# How do you solve the equation n^3+2n^2-35n=0?

Feb 5, 2015

Okay so the first step will be removing the gcf

So lets write this as $n \left({n}^{2} + 2 n - 35\right)$
so lets faCtor$\left({n}^{2} + 2 n - 35\right)$

this CAN BE REWRITTEN AS $n \left(n + 7\right) \left(n - 5\right)$

Now using the 0 theorem we can say that one of the 3 polynomials which are being multiplied have to be = 0

So hence the set of values for n are $\left(0 , - 7 , 5\right)$

Feb 5, 2015

You can take one $n$ out and have a quadratic equation.

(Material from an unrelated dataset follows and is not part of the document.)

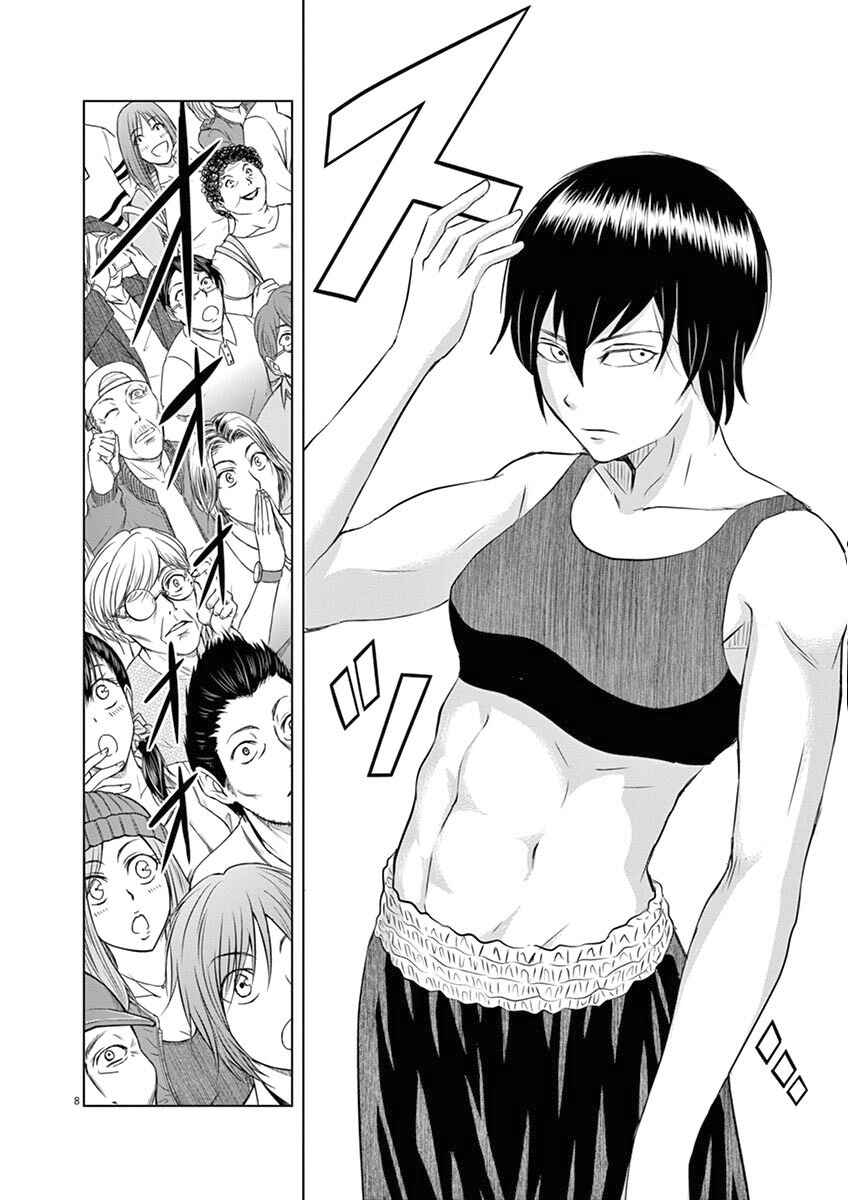 Page 7 Chapter 3 Saotome Senshu, Hitakakusu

${n}^{3} + 2 {n}^{2} - 35 n = n \cdot \left({n}^{2} + 2 n - 35\right)$

Now we allready have one possible solution: $n = 0$

Let's look at what we have left. A quadratic equation of the form
$a {x}^{2} + b x + c = 0$ where $a = 1$, $b = 2$ and $c = - 35$

Now we have to find two numbers that, when multiplied, give a product of $- 35$ and when added/subtracted give a sum of $2$

These would be $7$ and $- 5$
So the quadratic part factors into $\left(n + 7\right) \left(n - 5\right)$

And the whole original equation will factor into:

${n}^{3} + 2 {n}^{2} - 35 n = n \cdot \left(n + 7\right) \left(n - 5\right) = 0$

$n = 0 \mathmr{and} n = - 7 \mathmr{and} n = 5$